══ Data provided

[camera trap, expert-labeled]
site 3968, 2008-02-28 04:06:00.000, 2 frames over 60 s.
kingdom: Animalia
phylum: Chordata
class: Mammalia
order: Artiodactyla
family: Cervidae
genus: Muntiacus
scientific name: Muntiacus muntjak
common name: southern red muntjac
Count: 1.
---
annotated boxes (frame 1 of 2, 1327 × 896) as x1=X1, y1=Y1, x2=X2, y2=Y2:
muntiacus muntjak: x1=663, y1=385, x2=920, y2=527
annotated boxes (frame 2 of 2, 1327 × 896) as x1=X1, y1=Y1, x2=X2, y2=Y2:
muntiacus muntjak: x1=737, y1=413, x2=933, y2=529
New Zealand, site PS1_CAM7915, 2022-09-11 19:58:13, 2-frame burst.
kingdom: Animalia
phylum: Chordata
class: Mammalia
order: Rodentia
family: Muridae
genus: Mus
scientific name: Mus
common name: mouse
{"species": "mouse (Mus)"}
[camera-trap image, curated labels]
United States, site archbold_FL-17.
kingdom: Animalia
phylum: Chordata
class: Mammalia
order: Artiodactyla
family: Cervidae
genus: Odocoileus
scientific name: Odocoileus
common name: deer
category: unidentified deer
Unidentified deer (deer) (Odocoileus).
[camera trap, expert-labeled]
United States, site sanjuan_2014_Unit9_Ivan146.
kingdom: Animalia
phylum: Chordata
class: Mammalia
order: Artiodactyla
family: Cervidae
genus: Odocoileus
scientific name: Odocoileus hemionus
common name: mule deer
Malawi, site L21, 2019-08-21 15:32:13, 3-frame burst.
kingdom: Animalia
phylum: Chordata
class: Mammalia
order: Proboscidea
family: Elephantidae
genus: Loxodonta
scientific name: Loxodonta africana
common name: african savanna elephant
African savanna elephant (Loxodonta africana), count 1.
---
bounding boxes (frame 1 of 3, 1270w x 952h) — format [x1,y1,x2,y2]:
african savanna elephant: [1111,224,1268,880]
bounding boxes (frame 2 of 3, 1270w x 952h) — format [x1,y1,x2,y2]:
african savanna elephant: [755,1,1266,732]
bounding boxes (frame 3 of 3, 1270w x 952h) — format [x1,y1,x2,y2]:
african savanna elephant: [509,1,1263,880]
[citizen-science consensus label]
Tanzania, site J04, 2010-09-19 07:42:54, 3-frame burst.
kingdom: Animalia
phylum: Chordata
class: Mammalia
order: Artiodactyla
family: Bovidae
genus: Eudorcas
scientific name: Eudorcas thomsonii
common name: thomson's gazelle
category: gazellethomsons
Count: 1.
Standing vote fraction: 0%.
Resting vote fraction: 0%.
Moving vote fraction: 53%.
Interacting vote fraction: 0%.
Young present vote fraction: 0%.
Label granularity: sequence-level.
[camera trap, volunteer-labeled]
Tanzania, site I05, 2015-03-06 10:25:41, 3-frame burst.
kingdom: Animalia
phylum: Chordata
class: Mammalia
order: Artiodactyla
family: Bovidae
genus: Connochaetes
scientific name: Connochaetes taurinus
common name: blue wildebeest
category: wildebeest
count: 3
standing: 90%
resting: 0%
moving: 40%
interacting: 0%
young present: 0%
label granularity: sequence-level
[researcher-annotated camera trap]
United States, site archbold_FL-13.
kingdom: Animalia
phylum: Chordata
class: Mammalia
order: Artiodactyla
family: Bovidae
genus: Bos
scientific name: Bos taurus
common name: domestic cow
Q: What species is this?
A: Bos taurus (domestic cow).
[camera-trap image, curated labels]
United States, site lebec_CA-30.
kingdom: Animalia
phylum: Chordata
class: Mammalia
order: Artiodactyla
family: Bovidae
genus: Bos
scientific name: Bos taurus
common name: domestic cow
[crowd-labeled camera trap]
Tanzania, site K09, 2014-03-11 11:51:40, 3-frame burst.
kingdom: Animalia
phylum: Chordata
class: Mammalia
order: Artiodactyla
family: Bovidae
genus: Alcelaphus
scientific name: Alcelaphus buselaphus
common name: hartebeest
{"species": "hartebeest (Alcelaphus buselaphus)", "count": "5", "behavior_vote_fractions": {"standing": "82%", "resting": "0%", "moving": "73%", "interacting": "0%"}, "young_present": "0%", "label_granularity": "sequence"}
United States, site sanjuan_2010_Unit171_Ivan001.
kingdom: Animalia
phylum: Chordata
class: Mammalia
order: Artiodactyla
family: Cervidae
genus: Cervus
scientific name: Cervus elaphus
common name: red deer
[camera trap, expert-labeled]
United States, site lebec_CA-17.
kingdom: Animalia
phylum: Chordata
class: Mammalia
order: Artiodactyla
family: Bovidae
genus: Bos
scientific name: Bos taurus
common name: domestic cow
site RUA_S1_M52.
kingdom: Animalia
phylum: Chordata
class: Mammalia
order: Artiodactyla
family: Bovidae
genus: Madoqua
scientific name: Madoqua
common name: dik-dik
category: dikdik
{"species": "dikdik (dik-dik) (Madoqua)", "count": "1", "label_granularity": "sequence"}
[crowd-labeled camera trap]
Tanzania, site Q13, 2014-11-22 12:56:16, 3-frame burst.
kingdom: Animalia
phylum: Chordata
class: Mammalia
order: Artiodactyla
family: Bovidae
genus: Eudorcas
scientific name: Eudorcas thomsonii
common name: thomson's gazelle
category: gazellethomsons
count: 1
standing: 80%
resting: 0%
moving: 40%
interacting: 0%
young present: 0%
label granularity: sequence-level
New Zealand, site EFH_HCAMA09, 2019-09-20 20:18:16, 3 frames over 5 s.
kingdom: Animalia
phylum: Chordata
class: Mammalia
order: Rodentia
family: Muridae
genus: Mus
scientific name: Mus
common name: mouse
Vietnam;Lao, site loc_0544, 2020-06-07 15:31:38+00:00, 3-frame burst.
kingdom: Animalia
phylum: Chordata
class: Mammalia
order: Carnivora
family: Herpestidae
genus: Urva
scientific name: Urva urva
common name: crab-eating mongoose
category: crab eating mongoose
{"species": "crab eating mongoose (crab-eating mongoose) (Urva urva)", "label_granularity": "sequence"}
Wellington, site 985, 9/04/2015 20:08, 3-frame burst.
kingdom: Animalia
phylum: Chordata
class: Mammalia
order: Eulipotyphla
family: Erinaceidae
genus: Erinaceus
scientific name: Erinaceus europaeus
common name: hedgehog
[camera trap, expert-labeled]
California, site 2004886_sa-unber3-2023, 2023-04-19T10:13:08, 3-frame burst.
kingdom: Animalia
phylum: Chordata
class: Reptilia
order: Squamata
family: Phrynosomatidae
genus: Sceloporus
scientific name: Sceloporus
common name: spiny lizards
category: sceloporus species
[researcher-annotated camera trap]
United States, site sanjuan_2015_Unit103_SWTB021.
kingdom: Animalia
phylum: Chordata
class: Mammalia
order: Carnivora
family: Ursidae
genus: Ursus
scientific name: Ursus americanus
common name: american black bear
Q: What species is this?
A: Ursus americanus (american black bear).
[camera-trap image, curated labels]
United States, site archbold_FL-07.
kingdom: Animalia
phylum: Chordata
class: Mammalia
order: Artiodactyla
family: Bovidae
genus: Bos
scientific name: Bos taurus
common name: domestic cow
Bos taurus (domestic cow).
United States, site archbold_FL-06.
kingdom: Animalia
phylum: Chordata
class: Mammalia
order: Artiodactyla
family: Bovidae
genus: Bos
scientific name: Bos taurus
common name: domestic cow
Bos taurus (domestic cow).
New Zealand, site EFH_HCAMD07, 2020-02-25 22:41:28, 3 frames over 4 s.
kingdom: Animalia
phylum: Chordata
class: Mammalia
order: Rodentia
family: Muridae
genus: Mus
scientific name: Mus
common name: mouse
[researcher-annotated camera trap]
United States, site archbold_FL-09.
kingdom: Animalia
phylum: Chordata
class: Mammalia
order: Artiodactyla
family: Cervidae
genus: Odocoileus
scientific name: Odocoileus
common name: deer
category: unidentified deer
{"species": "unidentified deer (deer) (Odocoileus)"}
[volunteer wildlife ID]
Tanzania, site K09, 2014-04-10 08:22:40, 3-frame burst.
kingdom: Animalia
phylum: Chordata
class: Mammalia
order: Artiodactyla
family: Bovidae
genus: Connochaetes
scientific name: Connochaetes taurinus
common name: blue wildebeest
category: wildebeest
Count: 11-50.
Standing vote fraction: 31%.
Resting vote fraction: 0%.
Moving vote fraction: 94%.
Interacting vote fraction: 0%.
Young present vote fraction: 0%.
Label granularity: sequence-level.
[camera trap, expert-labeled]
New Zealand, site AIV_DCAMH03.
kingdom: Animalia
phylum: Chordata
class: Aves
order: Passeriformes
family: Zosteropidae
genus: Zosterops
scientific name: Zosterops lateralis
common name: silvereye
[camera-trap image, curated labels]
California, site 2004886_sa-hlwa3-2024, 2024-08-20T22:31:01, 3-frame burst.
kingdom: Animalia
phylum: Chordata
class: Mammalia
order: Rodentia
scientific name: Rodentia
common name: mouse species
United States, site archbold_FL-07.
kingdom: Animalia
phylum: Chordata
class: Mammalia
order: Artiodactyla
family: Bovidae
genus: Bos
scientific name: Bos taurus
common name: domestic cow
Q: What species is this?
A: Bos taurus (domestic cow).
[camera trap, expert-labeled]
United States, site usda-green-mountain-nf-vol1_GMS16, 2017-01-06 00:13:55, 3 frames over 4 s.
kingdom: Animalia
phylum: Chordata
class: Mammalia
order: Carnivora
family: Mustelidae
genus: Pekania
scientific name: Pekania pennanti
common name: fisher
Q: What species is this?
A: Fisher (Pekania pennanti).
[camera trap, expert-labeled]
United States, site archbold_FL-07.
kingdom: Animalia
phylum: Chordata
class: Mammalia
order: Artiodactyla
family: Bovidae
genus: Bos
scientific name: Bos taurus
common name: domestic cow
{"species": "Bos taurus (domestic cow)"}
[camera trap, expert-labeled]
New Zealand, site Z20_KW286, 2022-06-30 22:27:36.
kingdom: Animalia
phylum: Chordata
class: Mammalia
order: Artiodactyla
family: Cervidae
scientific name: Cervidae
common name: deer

════

Across the listing, tally every line that includes the word "Alcelaphus" and supply the total alone.

▸ Reply
3